Brano:
══════

Nelle scorse settimane ha fatto parlare molto di sé, rivelandosi uno degli studiosi più importanti per impatto nel settore “clinical scientist”. Ci stiamo riferendo al professor Giancarlo Logroscino (ordinario di Neurologia presso l’Università degli studi Aldo Moro di Bari e direttore del Centro per le Malattie neurodegenerative e invecchiamento cerebrale con sede a Tricase), che ha ottenuto un importante premio nel proprio ambito professionale. Ne abbiamo voluto discutere direttamente con l’interessato, per comprendere meglio di che cosa si tratti.
Professor Logroscino, spieghi anche a noi “comuni mortali”: cosa significa esattamente aver raggiunto quota 100 nell’indice di Hirsch?

══════

Voci fornite:

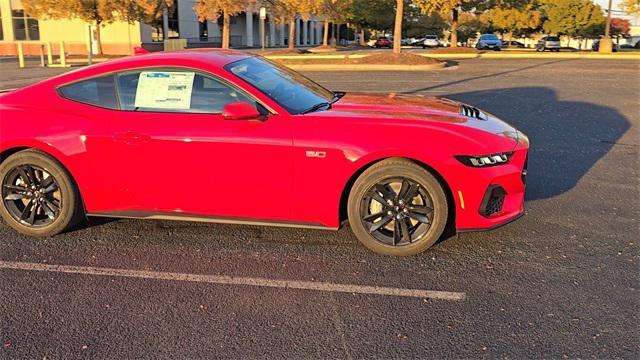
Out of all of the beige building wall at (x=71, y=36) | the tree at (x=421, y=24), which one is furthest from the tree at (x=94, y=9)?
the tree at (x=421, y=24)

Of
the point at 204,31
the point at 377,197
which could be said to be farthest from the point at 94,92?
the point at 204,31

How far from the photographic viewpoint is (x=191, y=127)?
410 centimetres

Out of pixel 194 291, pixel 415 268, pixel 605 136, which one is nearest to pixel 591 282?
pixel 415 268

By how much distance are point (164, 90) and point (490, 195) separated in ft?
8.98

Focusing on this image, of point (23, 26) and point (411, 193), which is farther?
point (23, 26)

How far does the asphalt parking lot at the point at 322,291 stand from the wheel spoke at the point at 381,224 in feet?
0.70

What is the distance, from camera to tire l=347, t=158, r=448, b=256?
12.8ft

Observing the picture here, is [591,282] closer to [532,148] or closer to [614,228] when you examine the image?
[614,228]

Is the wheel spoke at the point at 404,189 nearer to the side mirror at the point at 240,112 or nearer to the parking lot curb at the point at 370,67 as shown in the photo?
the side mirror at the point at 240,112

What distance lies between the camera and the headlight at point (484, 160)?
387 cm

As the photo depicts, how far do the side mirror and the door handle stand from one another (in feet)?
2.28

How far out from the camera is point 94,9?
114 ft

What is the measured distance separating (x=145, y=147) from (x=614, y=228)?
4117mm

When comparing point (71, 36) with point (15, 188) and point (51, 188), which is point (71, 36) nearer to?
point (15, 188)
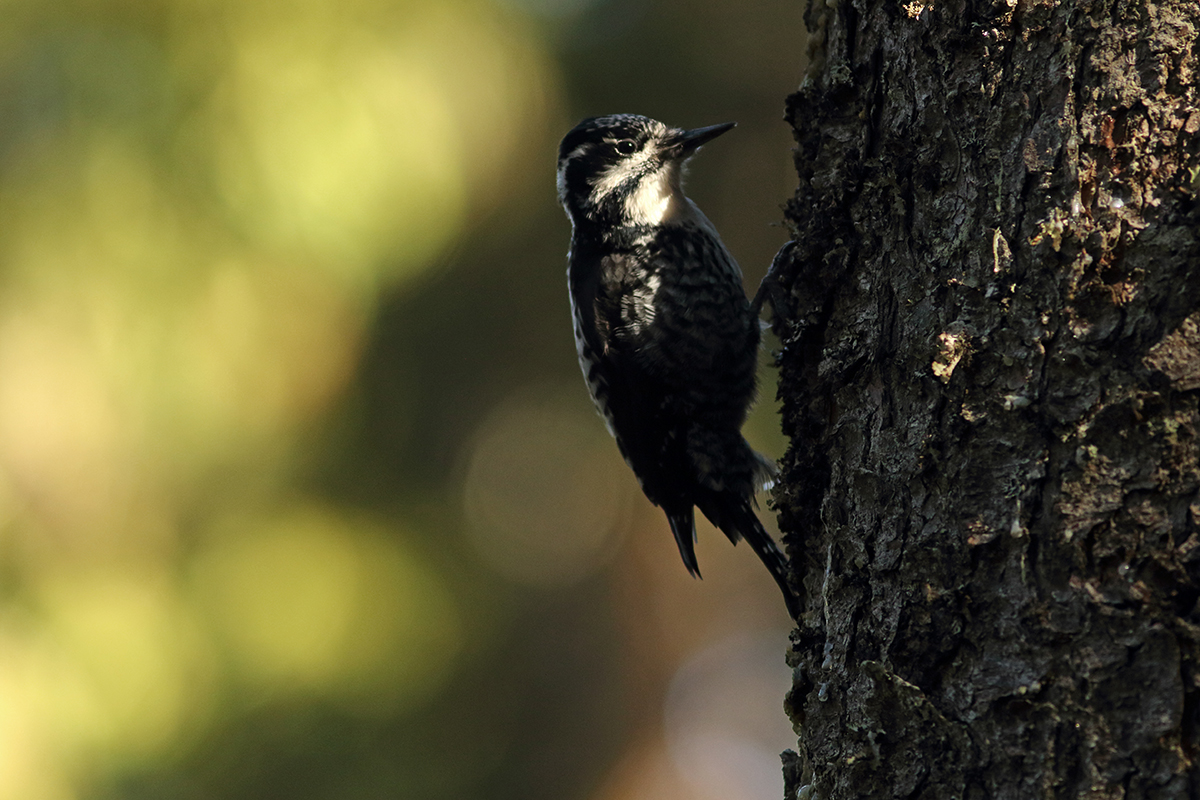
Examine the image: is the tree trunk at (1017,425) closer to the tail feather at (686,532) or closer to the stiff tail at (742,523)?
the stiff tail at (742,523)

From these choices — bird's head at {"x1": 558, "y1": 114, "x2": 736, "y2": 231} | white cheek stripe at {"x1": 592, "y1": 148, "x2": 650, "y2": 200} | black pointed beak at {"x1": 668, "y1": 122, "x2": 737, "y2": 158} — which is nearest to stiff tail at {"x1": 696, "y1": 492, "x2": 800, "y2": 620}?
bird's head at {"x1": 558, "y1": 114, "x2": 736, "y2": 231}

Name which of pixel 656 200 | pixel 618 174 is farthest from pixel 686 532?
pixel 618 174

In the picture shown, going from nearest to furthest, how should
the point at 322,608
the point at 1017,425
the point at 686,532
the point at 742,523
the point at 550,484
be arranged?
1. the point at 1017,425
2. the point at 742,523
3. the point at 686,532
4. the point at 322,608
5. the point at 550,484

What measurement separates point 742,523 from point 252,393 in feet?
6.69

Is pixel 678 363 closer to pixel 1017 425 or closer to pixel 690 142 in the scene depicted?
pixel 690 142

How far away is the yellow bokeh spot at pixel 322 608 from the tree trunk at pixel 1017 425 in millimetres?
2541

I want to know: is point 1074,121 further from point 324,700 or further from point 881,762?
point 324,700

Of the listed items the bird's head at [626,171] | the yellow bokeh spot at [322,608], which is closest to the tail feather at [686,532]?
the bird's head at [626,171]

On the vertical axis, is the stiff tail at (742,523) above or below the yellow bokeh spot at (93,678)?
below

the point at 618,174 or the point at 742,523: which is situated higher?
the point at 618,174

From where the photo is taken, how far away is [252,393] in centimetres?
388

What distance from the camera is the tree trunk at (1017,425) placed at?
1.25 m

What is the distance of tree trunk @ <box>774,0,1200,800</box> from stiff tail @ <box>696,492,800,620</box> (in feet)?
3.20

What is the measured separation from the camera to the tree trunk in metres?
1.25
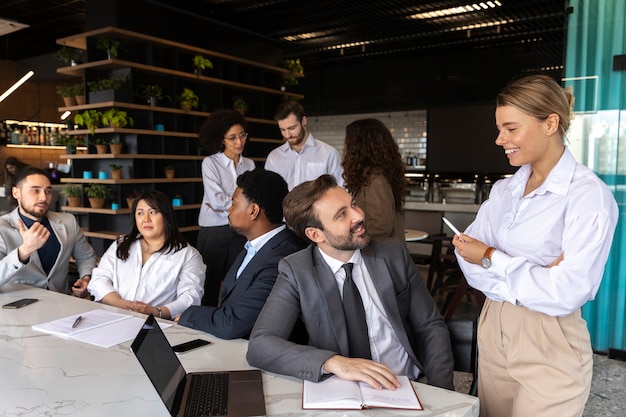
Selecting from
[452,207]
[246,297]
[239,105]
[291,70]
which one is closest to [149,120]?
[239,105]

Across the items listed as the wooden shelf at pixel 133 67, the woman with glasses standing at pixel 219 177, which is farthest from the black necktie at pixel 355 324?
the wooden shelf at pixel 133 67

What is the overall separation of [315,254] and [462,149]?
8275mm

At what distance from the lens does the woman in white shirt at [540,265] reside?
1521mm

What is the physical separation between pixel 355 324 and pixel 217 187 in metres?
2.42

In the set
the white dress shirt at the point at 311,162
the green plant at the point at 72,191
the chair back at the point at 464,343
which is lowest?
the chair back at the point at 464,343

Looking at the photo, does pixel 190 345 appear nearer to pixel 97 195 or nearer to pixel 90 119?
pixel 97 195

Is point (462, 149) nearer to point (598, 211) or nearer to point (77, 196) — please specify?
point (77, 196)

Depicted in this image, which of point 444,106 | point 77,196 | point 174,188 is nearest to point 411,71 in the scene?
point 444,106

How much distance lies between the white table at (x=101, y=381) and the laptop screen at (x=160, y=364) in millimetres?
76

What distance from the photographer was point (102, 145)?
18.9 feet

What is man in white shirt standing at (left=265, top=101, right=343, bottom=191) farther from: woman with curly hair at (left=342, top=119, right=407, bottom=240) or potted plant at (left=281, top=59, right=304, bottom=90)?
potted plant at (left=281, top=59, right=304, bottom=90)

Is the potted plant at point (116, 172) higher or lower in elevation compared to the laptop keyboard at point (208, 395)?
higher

══════

Consegna 1: Secondo l'intervista, in quale località ha sede il Centro per le Malattie neurodegenerative e invecchiamento cerebrale diretto da Giancarlo Logroscino?
Consegna 2: Prosegui l'intervista al professor Logroscino subito dopo l'ultima domanda riportata.

Risposta 1: Il Centro ha sede a Tricase.

Risposta 2:
«È un simbolo. Si tratta del criterio che viene utilizzato per quantificare la prolificità e l’impatto scientifico di un autore. Si basa sia sul numero delle pubblicazioni sia sul numero di citazioni ricevute. Raggiungere quota 100 nell’indice di Hirsch significa avere alle spalle almeno cento diversi lavori o pubblicazioni citate 100 volte da 100 altri autori. Lo ritengo un premio alla costanza, diciamo, e alla passione per questo entusiasmante lavoro».
Quanto ritiene che le esperienze internazionali che hanno contraddistinto la sua carriera l’abbiano completata a livello umano e professionale?
«Ritengo sia fondamentale nella carriera di un ricercatore lavorare in un centro di eccellenza. Nel mio percorso lavorativo mi sono adattato a molti posti e situazioni diverse. Penso, per esempio, a quando ho insegnato sia in centri super quale è Harvard, che in posti del quarto mondo come la Cambogia. Ho avuto un’esperienza di lavoro quasi decennale negli Usa. Lavorando in altri luoghi si apprende un metodo di lavoro diverso e, come per ogni altro aspetto della vita, il confronto con altre realtà, magari anche più strutturate, non può che arricchire».
In cosa può consistere il ponte verso il futuro che auspica di poter creare per le nuove generazioni di ricercatori?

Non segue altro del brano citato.